Your feet will strike the ground 46,000 times. Your heart will thump your chest more than 30,000 times. And over the course of 26.2 miles, your muscles may spasm, your organs may rebel, and your gastrointestinal system may bail on you.
No one questions that running a marathon is a grueling physical task, but striding toward the finish line takes more than muscle and a strong heart. It takes a mighty will.
"Yes, the marathon is a physical act of endurance, but it is also an act of willpower and self-control when our bodies want to give up," said Niels Christensen, a Radford University associate professor of psychology and a marathon runner. Christensen has joined psychology’s growing interest in willpower by teaching a research course on self-control. "Psychologists are discovering new insights into the power – and fragility – of self-control in our lives," he said.
Many of Christensen's insights into self-control were developed over the long stretches of asphalt on which he trains for marathons. The professor, who was inspired to run when his mother completed her first marathon while in her 60s, has completed six 26.2-milers in the past five years, including the Marine Corps Marathon.
His fastest time is 4 hours and 7 minutes in the Richmond Marathon. "I'm what they call a 'back-of-the-packer,'" he joked. The professor's most embarrassing and demoralizing marathon moment, he said, was in that Richmond race.
"People pass you, and that can be so depressing," Christensen recalled. "In Richmond, an older lady passed me, and she was wearing a leopard-skin miniskirt and running top. When she passed me, I was like, 'That is it. It will not get any lower than that.' "
In Philadelphia, he was passed by a man who juggled the entire race, but the professor later overtook the juggler.
Christensen recovered from those dispiriting episodes and willed himself across the finish line in both races.
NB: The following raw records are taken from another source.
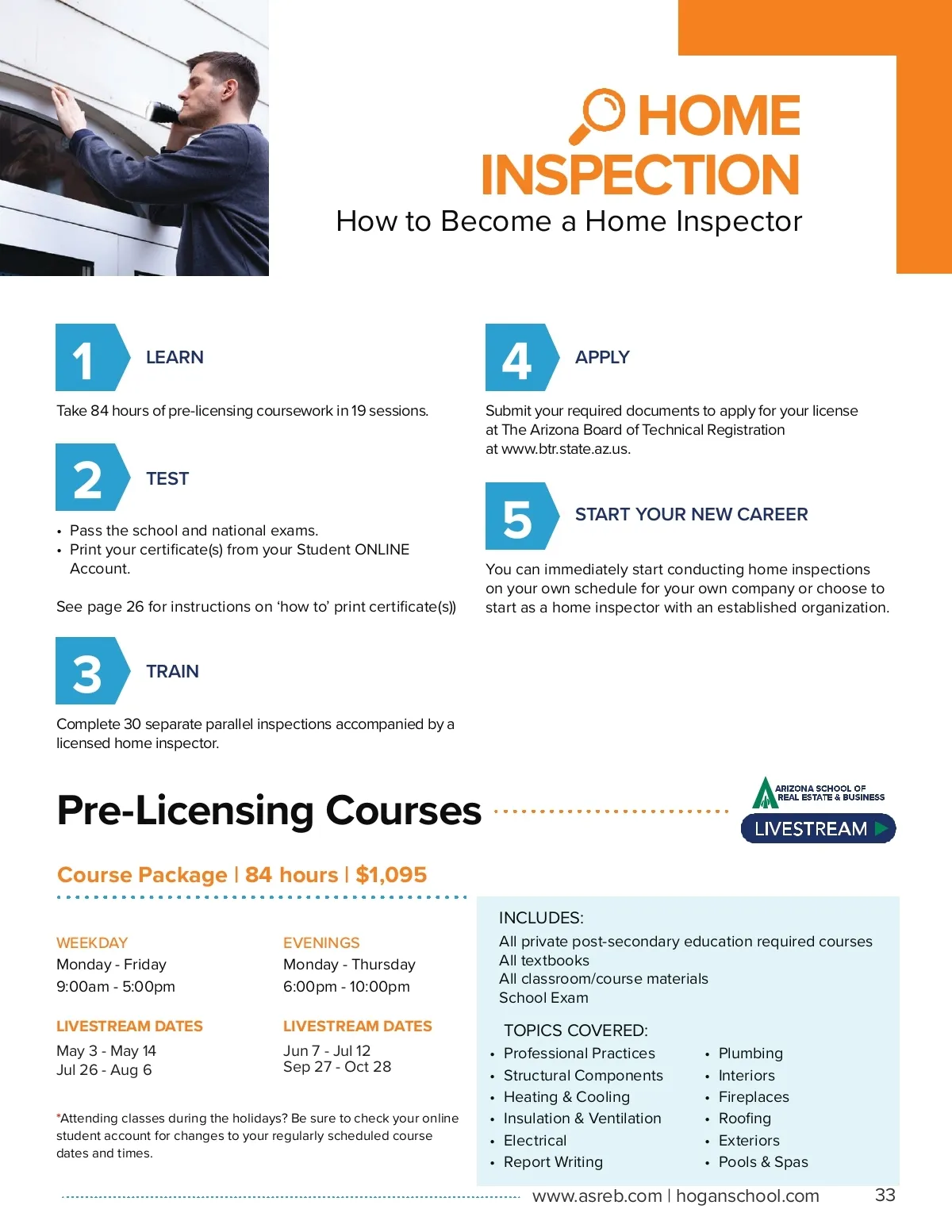 HOME INSPECTION
How to Become a Home Inspector

1 LEARN

Take 84 hours of pre-licensing coursework in 19 sessions.

2 TEST

• Pass the school and national exams.
• Print your certificate(s) from your Student ONLINE Account.

See page 26 for instructions on 'how to' print certificate(s))

3 TRAIN

Complete 30 separate parallel inspections accompanied by a licensed home inspector.

4 APPLY

Submit your required documents to apply for your license at The Arizona Board of Technical Registration at www.btr.state.az.us.

5 START YOUR NEW CAREER

You can immediately start conducting home inspections on your own schedule for your own company or choose to start as a home inspector with an established organization.

Pre-Licensing Courses

ARIZONA SCHOOL OF REAL ESTATE & BUSINESS
LIVESTREAM

Course Package | 84 hours | $1,095

WEEKDAY
Monday - Friday
9:00am - 5:00pm

LIVESTREAM DATES
May 3 - May 14
Jul 26 - Aug 6

EVENINGS
Monday - Thursday
6:00pm - 10:00pm

LIVESTREAM DATES
Jun 7 - Jul 12
Sep 27 - Oct 28

*Attending classes during the holidays? Be sure to check your online student account for changes to your regularly scheduled course dates and times.

INCLUDES:
All private post-secondary education required courses
All textbooks
All classroom/course materials
School Exam

TOPICS COVERED:
• Professional Practices
• Structural Components
• Heating & Cooling
• Insulation & Ventilation
• Electrical
• Report Writing
• Plumbing
• Interiors
• Fireplaces
• Roofing
• Exteriors
• Pools & Spas

www.asreb.com | hoganschool.com 33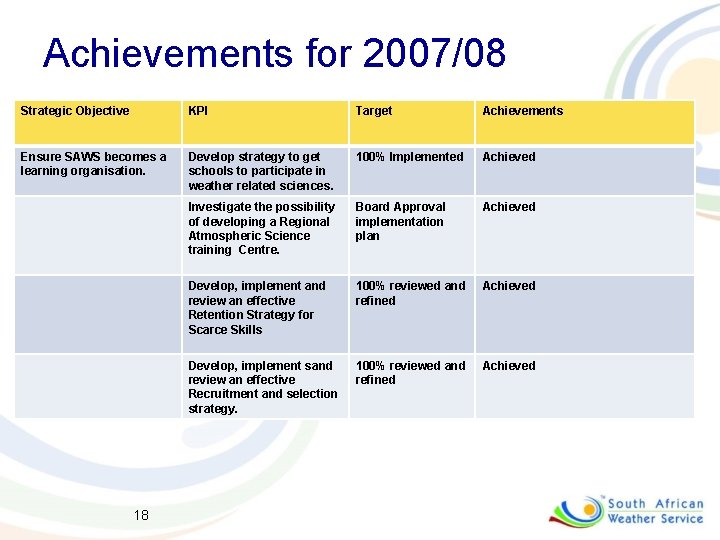 Achievements for 2007/08

| Strategic Objective | KPI | Target | Achievements |
|---|---|---|---|
| Ensure SAWS becomes a learning organisation. | Develop strategy to get schools to participate in weather related sciences. | 100% Implemented | Achieved |
| | Investigate the possibility of developing a Regional Atmospheric Science training Centre. | Board Approval implementation plan | Achieved |
| | Develop, implement and review an effective Retention Strategy for Scarce Skills | 100% reviewed and refined | Achieved |
| | Develop, implement sand review an effective Recruitment and selection strategy. | 100% reviewed and refined | Achieved |

18

South African Weather Service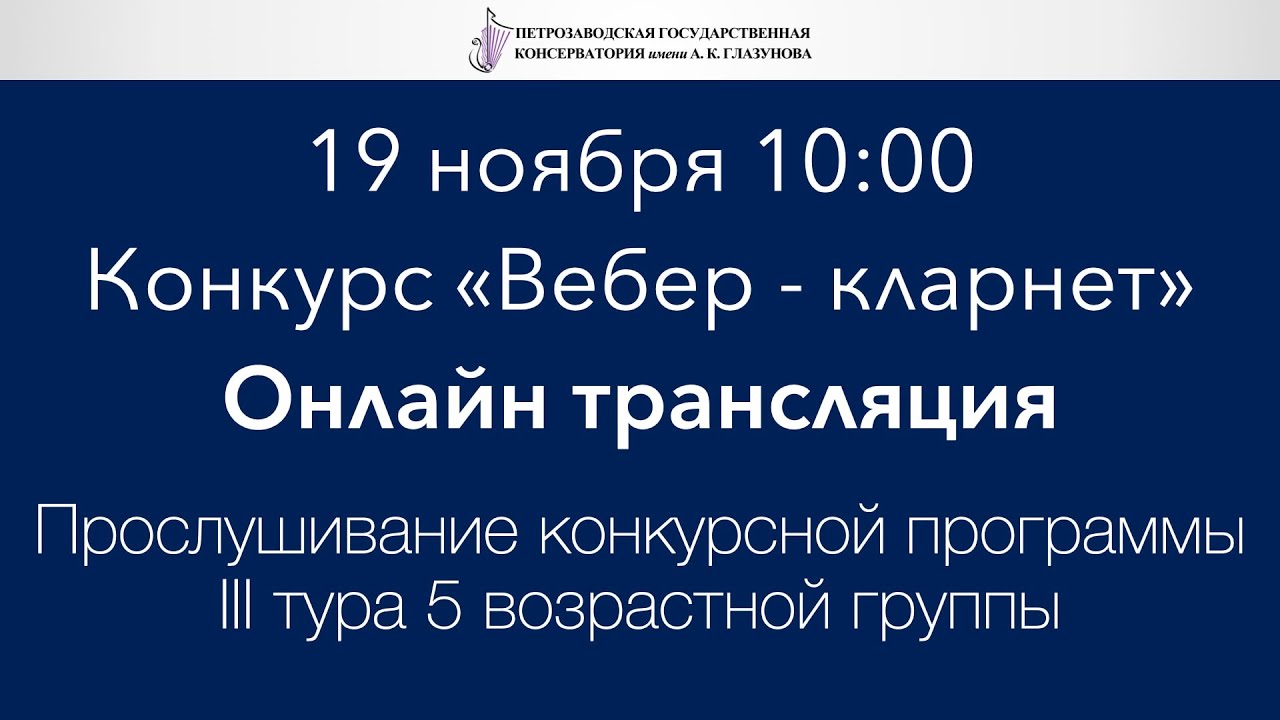 ПЕТРОЗАВОДСКАЯ ГОСУДАРСТВЕННАЯ КОНСЕРВАТОРИЯ имени А. К. ГЛАЗУНОВА

19 ноября 10:00

Конкурс «Вебер - кларнет»

Онлайн трансляция

Прослушивание конкурсной программы III тура 5 возрастной группы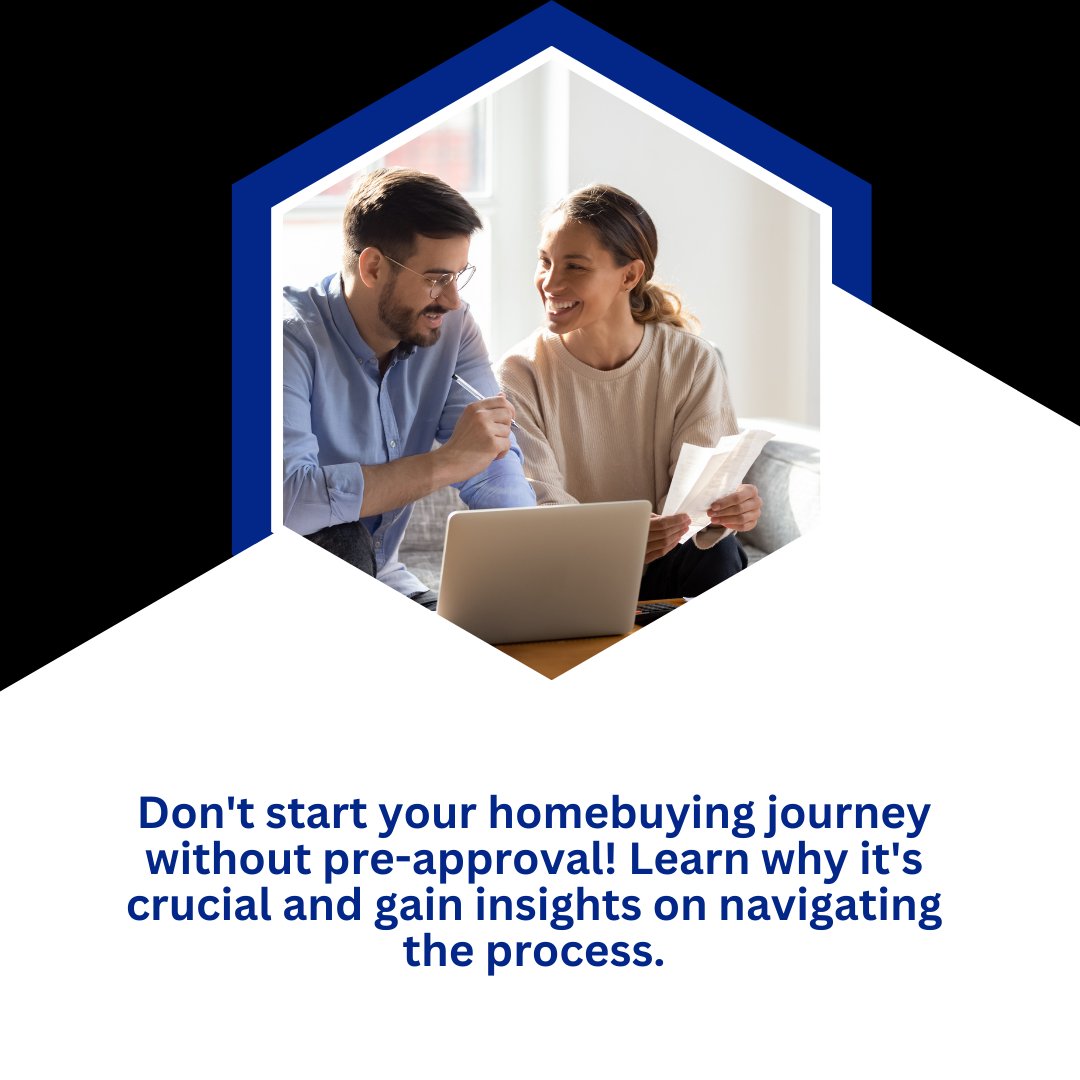 Don't start your homebuying journey without pre-approval! Learn why it's crucial and gain insights on navigating the process.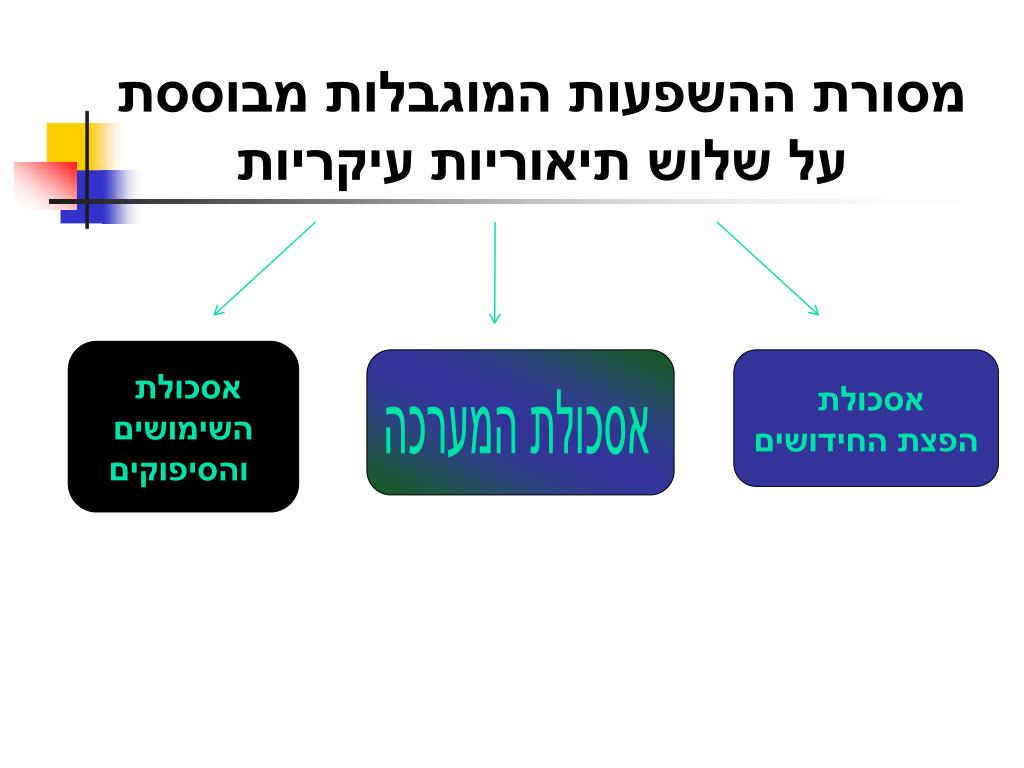 מסורת ההשפעות המוגבלות מבוססת על שלוש תיאוריות עיקריות

אסכולת הפצת החידושים

אסכולת המערכה

אסכולת השימושים והסיפוקים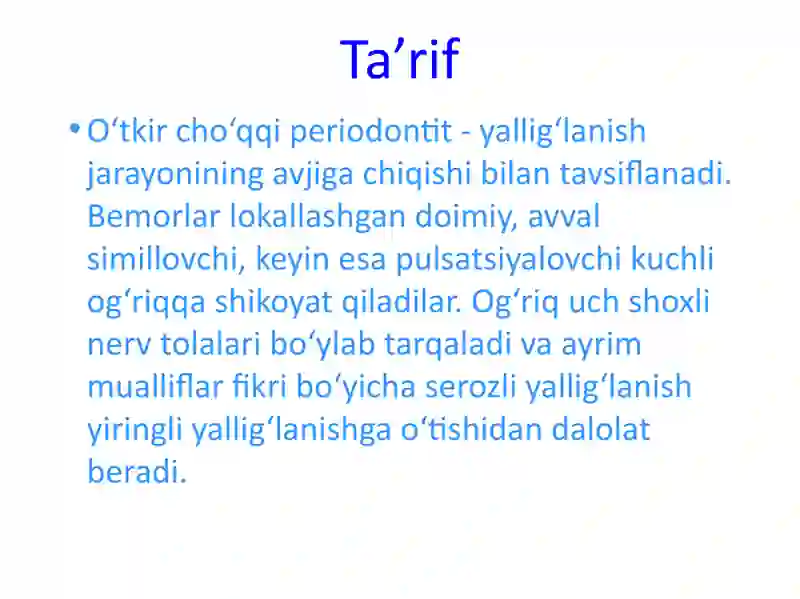 Ta’rif

• O‘tkir cho‘qqi periodontit - yallig‘lanish jarayonining avjiga chiqishi bilan tavsiflanadi. Bemorlar lokallashgan doimiy, avval simillovchi, keyin esa pulsatsiyalovchi kuchli og‘riqqa shikoyat qiladilar. Og‘riq uch shoxli nerv tolalari bo‘ylab tarqaladi va ayrim mualliflar fikri bo‘yicha serozli yallig‘lanish yiringli yallig‘lanishga o‘tishidan dalolat beradi.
Ahead of preparing for his next big race, he offers these five tips for how you can do the same.
- Habit, habit, habit. If the first three rules of real estate are “location, location, location,” then the first three rules of self-control are “habit, habit, habit.” Psychologists have repeatedly shown that humans are prone to making automatic decisions with little conscious awareness. This is detrimental if we have a habit of eating doughnuts each morning, but the power of automaticity can also be harnessed for our advantage. The power of habit is most important in scheduling training runs in the 15 to 18 weeks leading up to a marathon. Running on the same days and at the same times every week will increase the likelihood that it gets done.
- Carbohydrates are good for your muscles … and your willpower. Research suggests that, like muscles, our willpower needs fuel, too. People who use self-control on one task typically showed reduced willpower on subsequent tasks. However, this depletion of self-control can be washed away when participants are given a sugary beverage. Clearly too much sugar or fluctuations in one’s blood glucose are not good. But runners should make sure they are getting sufficient carbohydrates to make good decisions at the end of the marathon. It’s easier to give up when your brain hurts.
- Have extra motivation ready when raw willpower gives out. Self-control can only do so much for decision making, especially as it wears down over the course of training or a race. One way to overcome these lows in willpower is to increase motivation. Having reminders of why we are running—especially reminders about other people—can pull us through the difficult times.
- Win some, lose some. Over the course of a 16-week training plan, every runner will have some great runs and some stinkers. Success or failure can enhance our determination depending on how we frame the event. Researchers recommend looking forward (Look how far I still have to go!) following success so that we don’t rest on our laurels. After a failure, we’re better focusing on the past (Look how far I’ve come!) to re-energize ourselves.
- Practice running…and self-control. Any running coach will tell you that the best performance-enhancing drug for running is, well, running. Increasing training miles each week makes us faster and stronger. Self-control can be improved with practice as well. And the great thing is that willpower appears to generalize from one task to another. So practicing self-control by resisting unhealthy foods can improve future self-control for unrelated temptations, for example, resisting overindulgence in video games.